HR professionals are now entrenched in an entirely transformed healthcare delivery landscape. The Patient Protection and Affordable Care Act (PPACA) clearly will impact every stakeholder that currently delivers or supplies healthcare in the United States.
While the structural, financial, behavioral and market-based consequences of this sweeping storm of legislation will occur unevenly and are not fully predictable, this first round of healthcare legislation is designed to aggressively regulate and rein in insurance market practices that have been depicted as a major factor in our “crisis of affordability” and to expand coverage to an estimated 30 million uninsured.
Many HR professionals are getting hit from all angles – finding it difficult to continue to transfer rising costs to employees, unwilling to absorb double-digit trends, under-staffed to intervene in the health of their populations and uninspired to assume the role of market catalyst to eliminate the perverse incentives that reward treatment of chronic illness rather than its prevention – they must forge ahead to address the intended and unintended impacts on the estimated 180 million Americans covered under their employer-sponsored healthcare plans.
Consider the following as you brace for the “new normal.”
▪ Think Twice When Someone Suggests Dumping Health Coverage– Many smaller and razor-thin margin employers will be tempted to drop medical coverage and pay the $2,000 per full-time employee penalty – essentially releasing employees to buy guarantee-issue coverage through health exchanges, which will be available in 2014. Aside from impacting employers’ ability to attract and retain employees (consider how many of your employees will fall into the class of individuals eligible for federal subsidies), the assumption that the $2,000 will remain the baseline assessment per employee for those choosing to not offer coverage is a dangerous variable.
▪ Pay attention to Section 105(h) now. – Many employers may be unaware that self-funded plans that discriminate in favor of highly compensated employees must comply with Code Section 105(h) non-discrimination rules. As of the first plan year following September 23, 2010, these rules now will apply to non-grandfathered, fully insured plans. Insurers may choose to exercise their right to either load rates for potential adverse selection or decline to quote because employers have failed to meet minimum participation percentages. . Penalties for not complying with the new regulations are $100 per day per employee.
▪ Understand the sources of cost shifting pressure – As Congress and state governments wrestle with Medicare and Medicaid reimbursements and begin to focus on fraud, over-treatment and accountability for clinical outcomes, providers will feel the increasing pinch of reimbursement reform and will pivot in the direction of trying to shift costs to commercial insurance. HR professionals will need to better track employee utilization patterns for in-patient facilities especially in high-use urban and rural commercial hospitals that also derive a large percentage of their revenues from Medicare. If a hospital derives 60% of its revenues from government reimbursement and 40% from commercial insurance, proposed fee cuts will impact facility revenues and create pressure to cost shift to private insurance. An understanding of hospital utilization and consideration of tiered networks can help insulate your plans and drive lower costs.

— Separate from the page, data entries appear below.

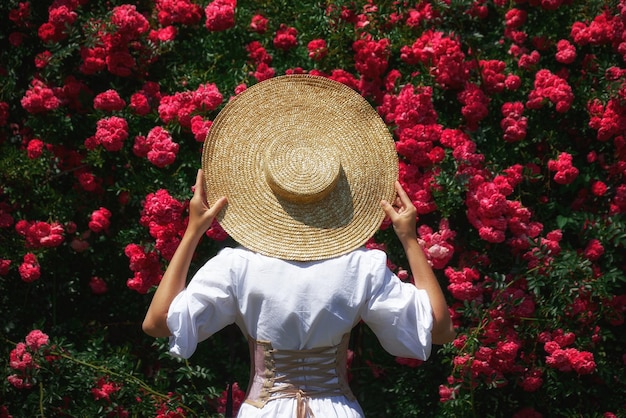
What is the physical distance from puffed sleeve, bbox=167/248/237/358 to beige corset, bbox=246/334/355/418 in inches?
7.3

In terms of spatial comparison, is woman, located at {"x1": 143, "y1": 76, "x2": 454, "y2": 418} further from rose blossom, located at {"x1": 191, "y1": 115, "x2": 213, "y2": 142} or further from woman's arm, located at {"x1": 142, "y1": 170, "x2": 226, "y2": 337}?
rose blossom, located at {"x1": 191, "y1": 115, "x2": 213, "y2": 142}

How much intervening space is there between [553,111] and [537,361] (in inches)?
43.1

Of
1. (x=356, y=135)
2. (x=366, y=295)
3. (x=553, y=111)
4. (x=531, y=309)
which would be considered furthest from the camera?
(x=553, y=111)

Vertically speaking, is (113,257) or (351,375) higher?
(113,257)

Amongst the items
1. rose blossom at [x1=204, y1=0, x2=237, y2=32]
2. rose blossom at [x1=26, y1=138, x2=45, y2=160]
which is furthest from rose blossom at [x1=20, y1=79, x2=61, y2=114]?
rose blossom at [x1=204, y1=0, x2=237, y2=32]

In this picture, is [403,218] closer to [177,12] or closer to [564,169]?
[564,169]

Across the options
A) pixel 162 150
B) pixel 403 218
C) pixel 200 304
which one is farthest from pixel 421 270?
pixel 162 150

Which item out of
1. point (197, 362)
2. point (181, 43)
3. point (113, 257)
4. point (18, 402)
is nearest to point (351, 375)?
point (197, 362)

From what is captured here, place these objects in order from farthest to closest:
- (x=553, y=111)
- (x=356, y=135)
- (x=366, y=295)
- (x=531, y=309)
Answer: (x=553, y=111)
(x=531, y=309)
(x=356, y=135)
(x=366, y=295)

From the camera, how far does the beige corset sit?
2.66 meters

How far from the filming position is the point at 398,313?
261 cm

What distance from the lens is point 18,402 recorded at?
12.5 ft

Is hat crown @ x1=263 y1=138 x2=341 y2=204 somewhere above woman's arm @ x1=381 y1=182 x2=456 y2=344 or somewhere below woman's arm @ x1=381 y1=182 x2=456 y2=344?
above

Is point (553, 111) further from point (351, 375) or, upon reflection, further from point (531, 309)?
point (351, 375)
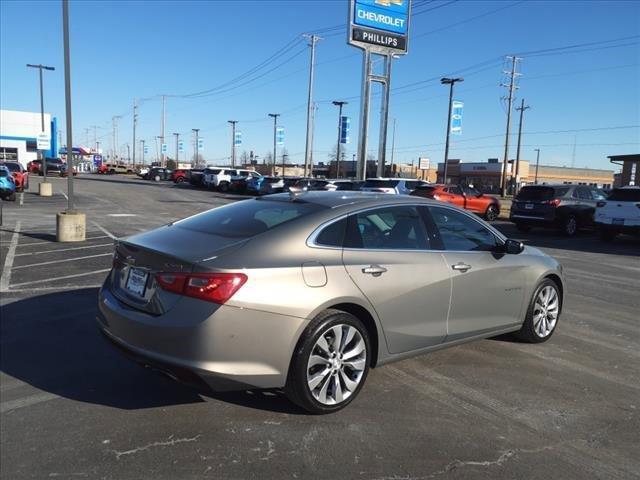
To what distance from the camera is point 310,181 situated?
31.8m

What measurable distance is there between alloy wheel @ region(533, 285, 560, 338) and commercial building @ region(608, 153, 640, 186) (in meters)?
37.3

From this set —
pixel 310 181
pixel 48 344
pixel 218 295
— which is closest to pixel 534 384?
pixel 218 295

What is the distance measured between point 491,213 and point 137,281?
73.9 feet

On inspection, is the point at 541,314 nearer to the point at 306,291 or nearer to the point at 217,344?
the point at 306,291

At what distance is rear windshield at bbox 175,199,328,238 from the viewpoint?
157 inches

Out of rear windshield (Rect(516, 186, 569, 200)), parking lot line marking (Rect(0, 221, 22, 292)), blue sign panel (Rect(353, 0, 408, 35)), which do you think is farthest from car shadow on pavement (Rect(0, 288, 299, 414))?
blue sign panel (Rect(353, 0, 408, 35))

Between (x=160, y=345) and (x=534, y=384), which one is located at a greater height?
(x=160, y=345)

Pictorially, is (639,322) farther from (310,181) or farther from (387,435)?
(310,181)

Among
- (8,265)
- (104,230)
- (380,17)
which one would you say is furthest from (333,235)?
(380,17)

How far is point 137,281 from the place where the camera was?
3766 millimetres

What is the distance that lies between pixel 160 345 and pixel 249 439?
0.81 metres

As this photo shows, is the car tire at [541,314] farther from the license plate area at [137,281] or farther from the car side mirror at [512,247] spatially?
the license plate area at [137,281]

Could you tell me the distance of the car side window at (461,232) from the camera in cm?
472

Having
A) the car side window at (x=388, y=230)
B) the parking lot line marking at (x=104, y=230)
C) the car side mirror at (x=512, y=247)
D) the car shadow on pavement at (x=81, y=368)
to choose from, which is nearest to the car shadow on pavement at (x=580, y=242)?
the car side mirror at (x=512, y=247)
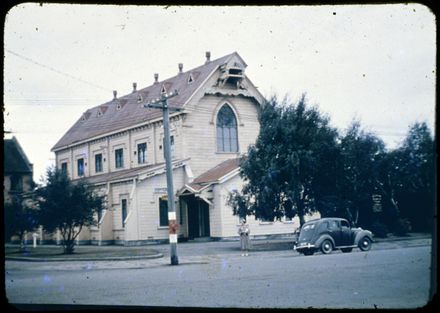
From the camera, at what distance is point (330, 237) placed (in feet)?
73.3

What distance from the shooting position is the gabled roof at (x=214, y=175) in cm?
3186

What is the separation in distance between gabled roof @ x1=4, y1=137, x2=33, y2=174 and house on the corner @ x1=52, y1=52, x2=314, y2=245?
14.7 ft

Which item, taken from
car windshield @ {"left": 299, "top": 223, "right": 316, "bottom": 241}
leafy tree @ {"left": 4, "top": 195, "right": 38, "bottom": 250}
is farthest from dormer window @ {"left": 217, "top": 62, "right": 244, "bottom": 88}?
car windshield @ {"left": 299, "top": 223, "right": 316, "bottom": 241}

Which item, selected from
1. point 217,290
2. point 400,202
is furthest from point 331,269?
point 400,202

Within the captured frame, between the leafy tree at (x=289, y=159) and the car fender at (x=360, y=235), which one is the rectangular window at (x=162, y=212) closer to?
the leafy tree at (x=289, y=159)

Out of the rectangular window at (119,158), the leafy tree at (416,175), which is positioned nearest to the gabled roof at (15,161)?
the rectangular window at (119,158)

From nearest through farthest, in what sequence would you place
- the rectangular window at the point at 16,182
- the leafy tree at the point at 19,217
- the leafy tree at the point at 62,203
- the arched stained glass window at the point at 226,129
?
1. the leafy tree at the point at 62,203
2. the leafy tree at the point at 19,217
3. the rectangular window at the point at 16,182
4. the arched stained glass window at the point at 226,129

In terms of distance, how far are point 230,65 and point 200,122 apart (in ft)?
13.8

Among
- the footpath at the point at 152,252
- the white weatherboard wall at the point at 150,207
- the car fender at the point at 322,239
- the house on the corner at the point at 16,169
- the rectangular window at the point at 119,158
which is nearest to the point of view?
the car fender at the point at 322,239

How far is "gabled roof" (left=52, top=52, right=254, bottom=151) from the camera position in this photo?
1361 inches

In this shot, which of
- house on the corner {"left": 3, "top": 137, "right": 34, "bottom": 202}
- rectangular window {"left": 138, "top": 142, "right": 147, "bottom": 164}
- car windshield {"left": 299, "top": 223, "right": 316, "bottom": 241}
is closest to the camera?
car windshield {"left": 299, "top": 223, "right": 316, "bottom": 241}

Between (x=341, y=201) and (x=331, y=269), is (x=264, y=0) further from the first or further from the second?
(x=341, y=201)

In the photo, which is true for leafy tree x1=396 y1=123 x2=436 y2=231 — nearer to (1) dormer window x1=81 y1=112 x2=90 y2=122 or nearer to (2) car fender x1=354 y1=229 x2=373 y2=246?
(2) car fender x1=354 y1=229 x2=373 y2=246

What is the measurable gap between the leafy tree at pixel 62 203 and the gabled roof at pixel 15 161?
918 cm
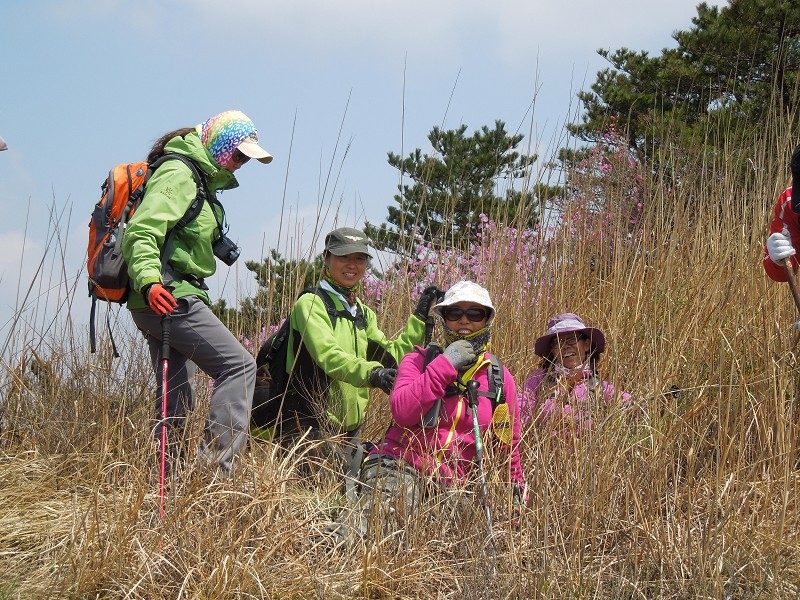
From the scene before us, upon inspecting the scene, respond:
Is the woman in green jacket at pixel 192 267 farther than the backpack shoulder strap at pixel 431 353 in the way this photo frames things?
Yes

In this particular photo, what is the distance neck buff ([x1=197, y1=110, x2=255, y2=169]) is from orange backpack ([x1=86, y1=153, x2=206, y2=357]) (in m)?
0.11

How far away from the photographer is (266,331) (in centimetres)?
486

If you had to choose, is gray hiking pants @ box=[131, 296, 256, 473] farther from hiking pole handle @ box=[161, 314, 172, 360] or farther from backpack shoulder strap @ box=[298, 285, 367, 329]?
backpack shoulder strap @ box=[298, 285, 367, 329]

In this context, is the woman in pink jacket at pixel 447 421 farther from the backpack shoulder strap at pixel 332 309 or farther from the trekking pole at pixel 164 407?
the trekking pole at pixel 164 407

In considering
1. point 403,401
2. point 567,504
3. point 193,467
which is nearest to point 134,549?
point 193,467

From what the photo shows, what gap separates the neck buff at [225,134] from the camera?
4.03 metres

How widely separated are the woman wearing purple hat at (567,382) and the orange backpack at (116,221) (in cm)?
155

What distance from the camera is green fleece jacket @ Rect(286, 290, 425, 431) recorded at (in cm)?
380

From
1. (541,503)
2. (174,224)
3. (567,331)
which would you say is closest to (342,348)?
(174,224)

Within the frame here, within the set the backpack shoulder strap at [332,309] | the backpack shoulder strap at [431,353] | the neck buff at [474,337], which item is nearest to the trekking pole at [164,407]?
the backpack shoulder strap at [332,309]

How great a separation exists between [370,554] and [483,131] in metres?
10.5

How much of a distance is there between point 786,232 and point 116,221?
260cm

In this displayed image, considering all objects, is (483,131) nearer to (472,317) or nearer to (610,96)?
(610,96)

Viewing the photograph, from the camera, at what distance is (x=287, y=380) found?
159 inches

▪ Don’t be intimidated by self-insurance – Many employers underestimate the advantages of self-insurance and overestimate its complexity and risk. But, in a post reform world, firms with more than 200 employees should give serious consideration to partial or total self-funding. Aside from the total transparency of fees, administrative expenses and pooling charges, employers own their own data. The sooner employers get comfortable with self-insurance as a risk financing strategy, the sooner HR professionals can construct loss control programs that can mitigate claims costs. By self-funding, employers may better manage their population’s health risk; may avoid a myriad of state-based mandates legislated to fund potential shortfalls should local exchanges prove inadequate to contain costs; and may increase flexibility with respect to plan design.
▪ Wellness Without Risk Management is Worthless. – Wellness has become a broad-brush term to describe any sponsored effort at health improvement. Forget wellness. Population risk management (PRM) is the operative term to describe a process of understanding embedded health risks and structuring plan designs to remove barriers to care and keep people healthy. PRM requires access to clinical data, cultural engagement and designs that have consequences for employees who do not engage. If employers do not understand the risk within their workforces, it is impossible to improve results or be confident that plan changes will drive a desired result. For example, more than 50 percent of claims arise out of modifiable risk factors and as few as five percent of employees drive 50 percent of claims.
▪ HR is a “Force of Influence”. – Employers purchase healthcare for more than 180 million Americans – about 60% percent of all individuals who have healthcare coverage, but ironically feel less empowered, informed or in control of their spending or their employees’ behavior as they access the system. HR professionals must become activists for public health improvement and change – promoting healthy behaviors, transparency and accountability while putting an end to public-to-private cost shifting, overtreatment, fraud, abuse and clinical variability.
As we hunker down and adopt this new legislation, the question for many in HR will be – will reform happen for you or happen to you?